EXERCISE TEXT START
I admired his window boxes too,still in great condition with the ever generous begonias blooming in profusion. He hadn't realised he could keep them from year to year, so he was delighted with the information that by cutting off the stalks after the first frosts and storing the tubers they would live to grow next year. Frost is on the horizon -as early as tomorrow night. Minus 2 is what we have been promised and Tom's not looking forward to it. "I hate the cold" he said, "give me wind and rain any day, and days like this when it's a crime to be indoors when it's so perfect for working outside". I looked up at the grey sky. The same grey sky that has been overhead for days.  That is depressing me beyond belief. That I would swap in the morning for clear sunshine and biting cold but never for wind or rain.I said what I was thinking; "I hope we never get stuck on an island together Tom". He laughed(and I finished the sentence in my own head" because you'll be the first one to die!").

Aren't some people mad? I'm glad I'm not one of them.

Wednesday, 17 October 2012

Decapitation and door wreaths

pretty cool use of puny pumpkins and autumn leaves
Did you ever wish it was the good old days when you could settle a score by riding to the villain in your story, decapitating them and gouging out their eyes? I swear to God I am fit to murder such a somebody today, I hope we don't meet on the main road or I will run them into the path of the next Cork train!!!!!!!!
EXERCISE TEXT END
AVAILABLE DATA START
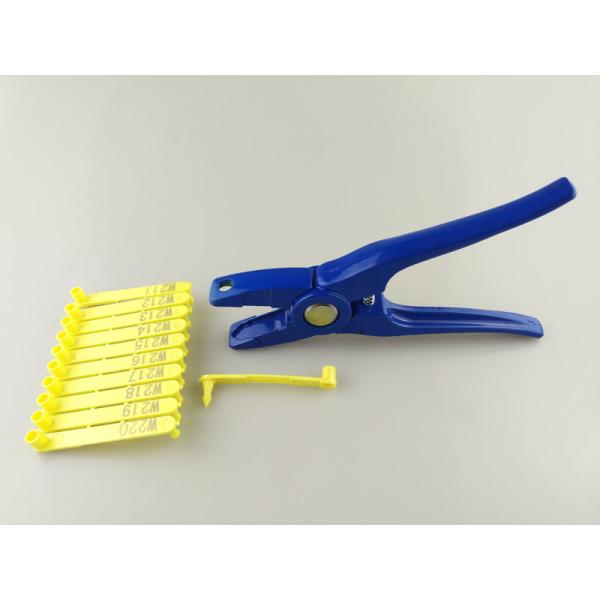 no.024 ear tag applicator,ear tag pliers,sheep tag pliers,sheep applicator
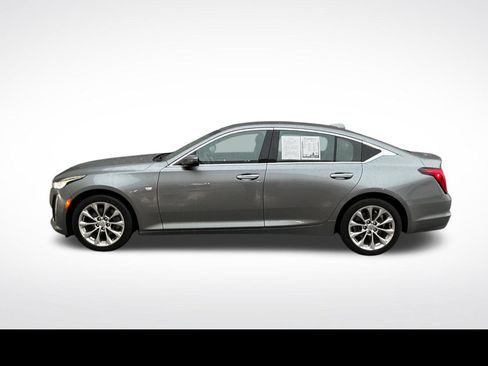 Used 2020 Cadillac CT5 Premium Luxury w/ Parking Package AWD/4WD image 15
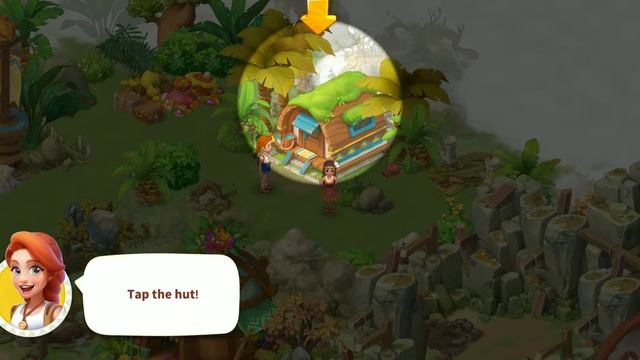 Family Farm Adventure Android Gameplay Walkthrough Part 1 смотреть онлайн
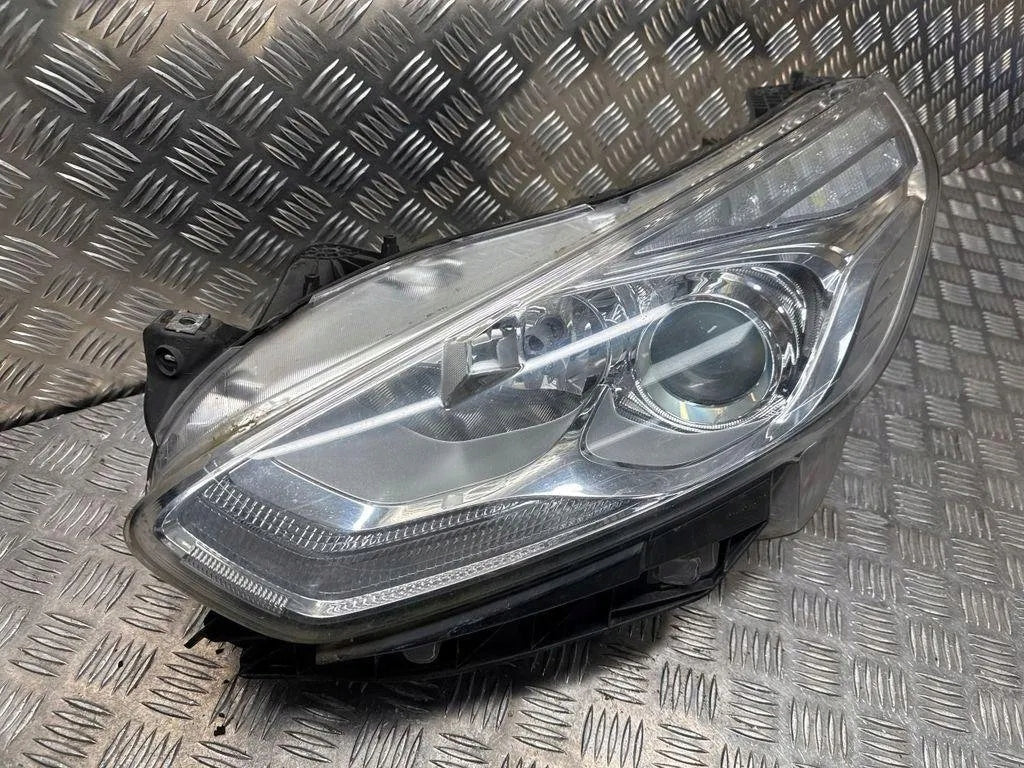 Frontscheinwerfer Ford Galaxy III EM2B13W030KE Links Scheinwerfer Headlight SCH5304715967qc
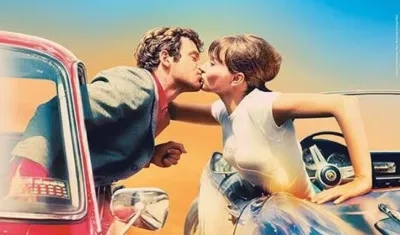 Imagen del cartel de Cannes 2018.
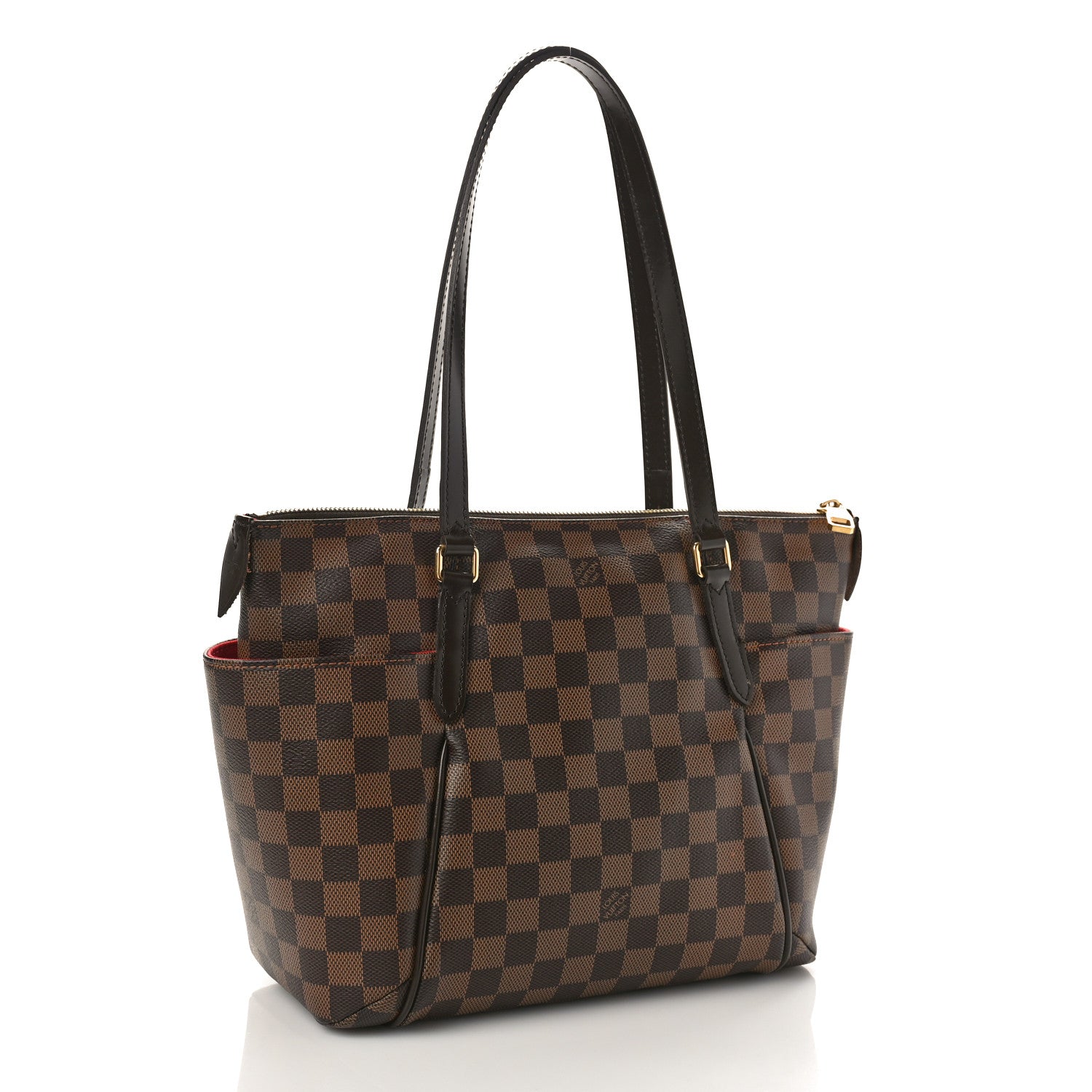 Louis Vuitton Damier Ebene Totally PM 2 of 8
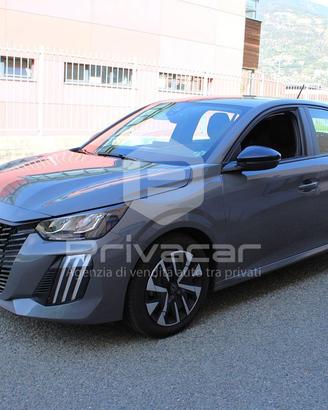 PEUGEOT 208 PureTech 75 Stop&Start 5 porte Active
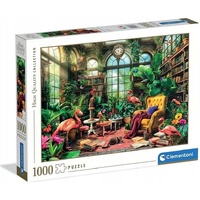 THE GREENHOUSE LIBRARY 1000pc (HQC)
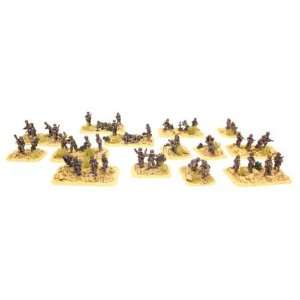  BFUS703 Armored Rifle Platoon Toys & Games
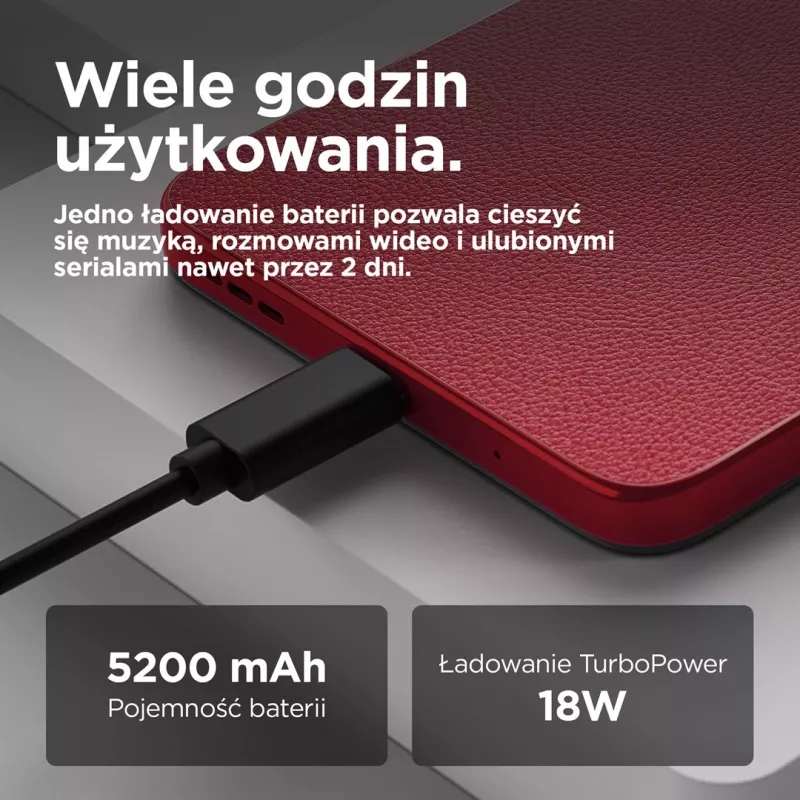 Motorola moto g05 16.9 cm (6.67 inch) Dual SIM Android 15 4G USB Type-C 4 GB 256 GB 5200 mAh Red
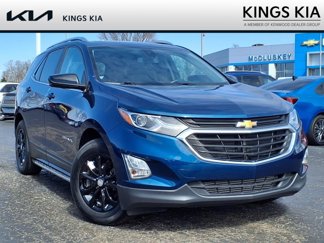 Used 2021 Chevrolet Equinox LT image 1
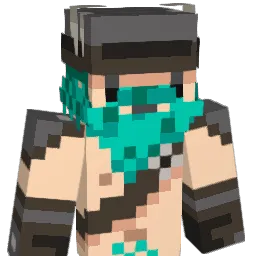 WalkingNightmare Minecraft avatar bust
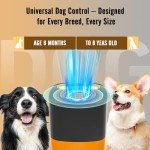 Ultrasonic Anti-Bark Device for Dogs - Waterproof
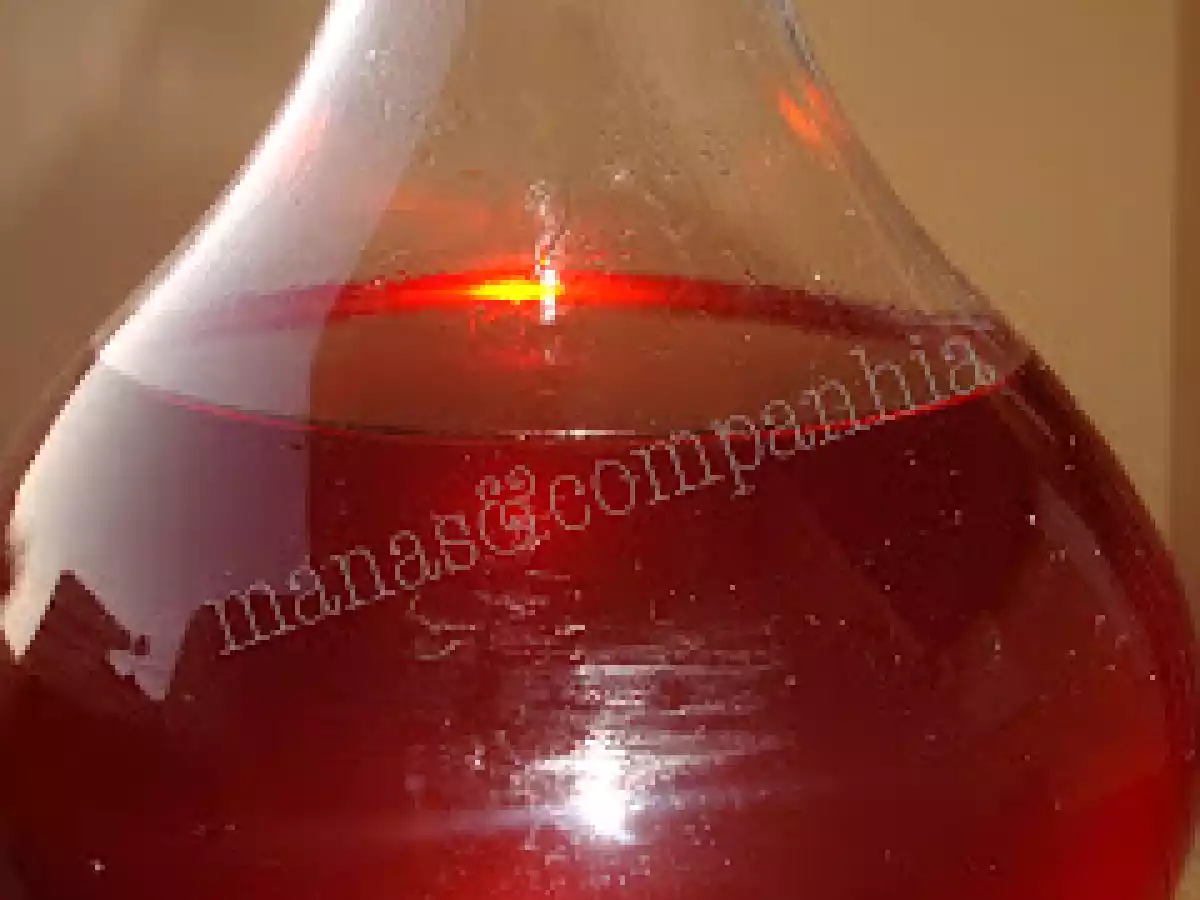 Licor de romã (ju)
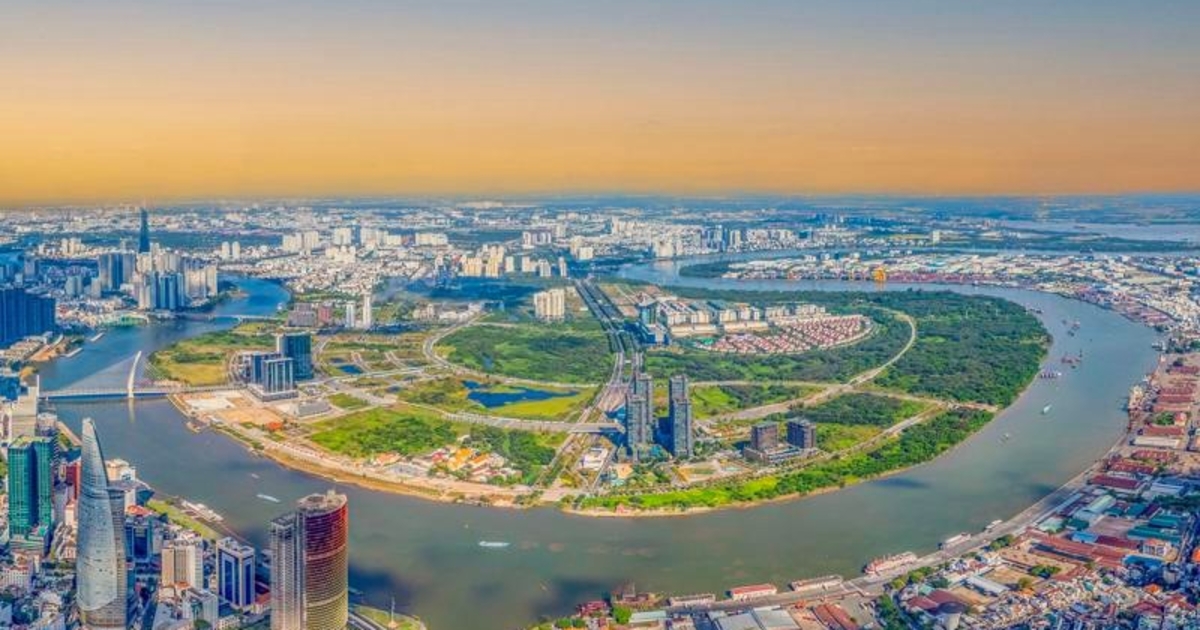 Từ The Opera đến Vành đai 2 TP.HCM: Sức hút từ bất động sản lõi trung tâm và hạ tầng phát triển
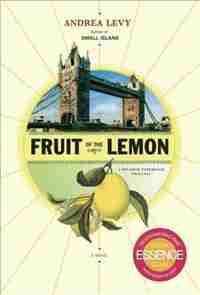 Fruit Of The Lemon by Andrea Levy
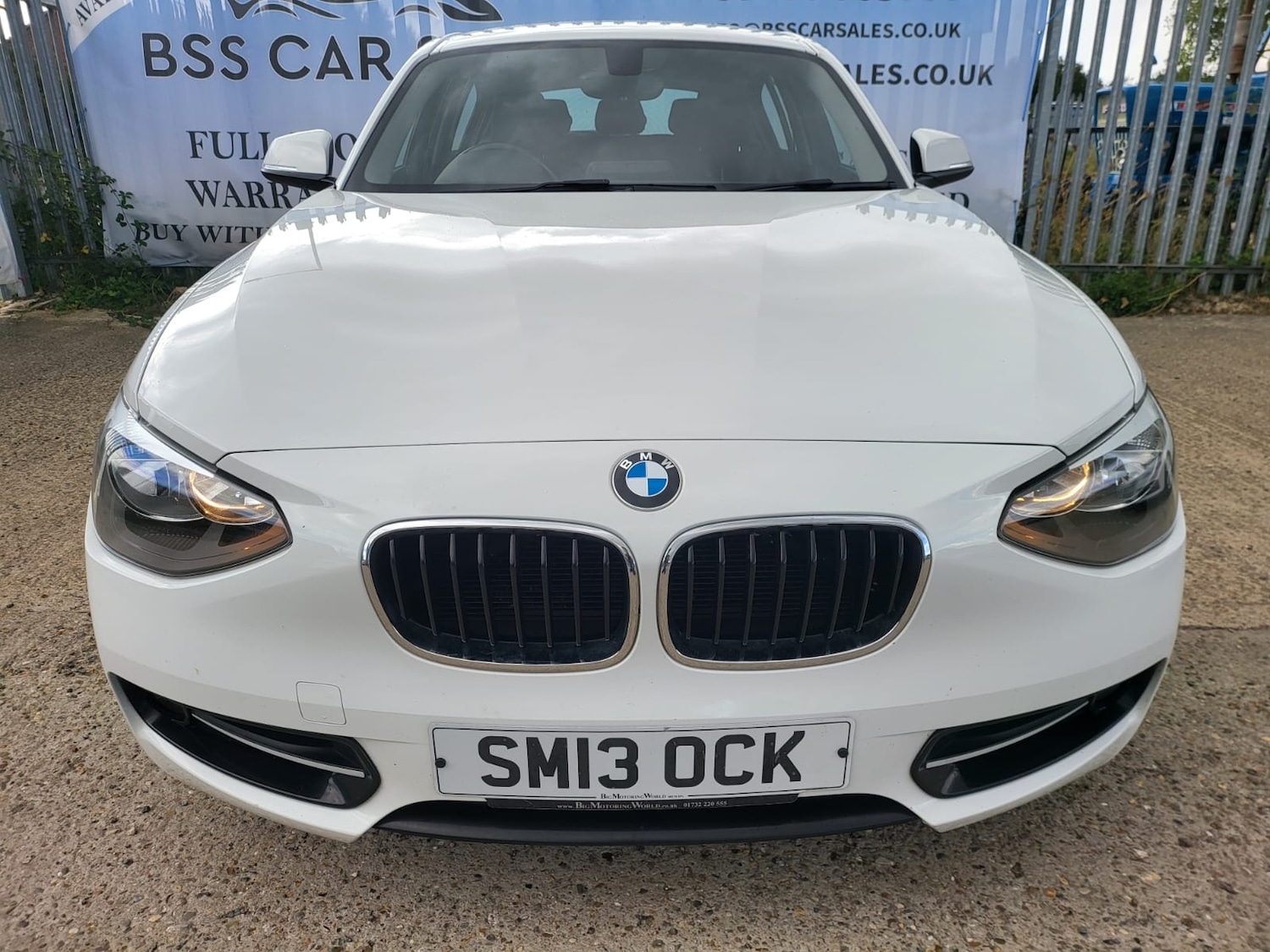 Used BMW 1 Series 2013 for sale - 76565089: Photo 7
AVAILABLE DATA END
# TASK STATEMENT:
Answer these about the blog post:
(a) What flowers are blooming in Tom's window boxes?
(b) What temperature has been promised with the coming frost?
(c) What date appears with the entry titled "Decapitation and door wreaths"?
Answer from the blog post only, not from the listing.

# ANSWER SECTION:
(a) Begonias
(b) Minus 2
(c) Wednesday, 17 October 2012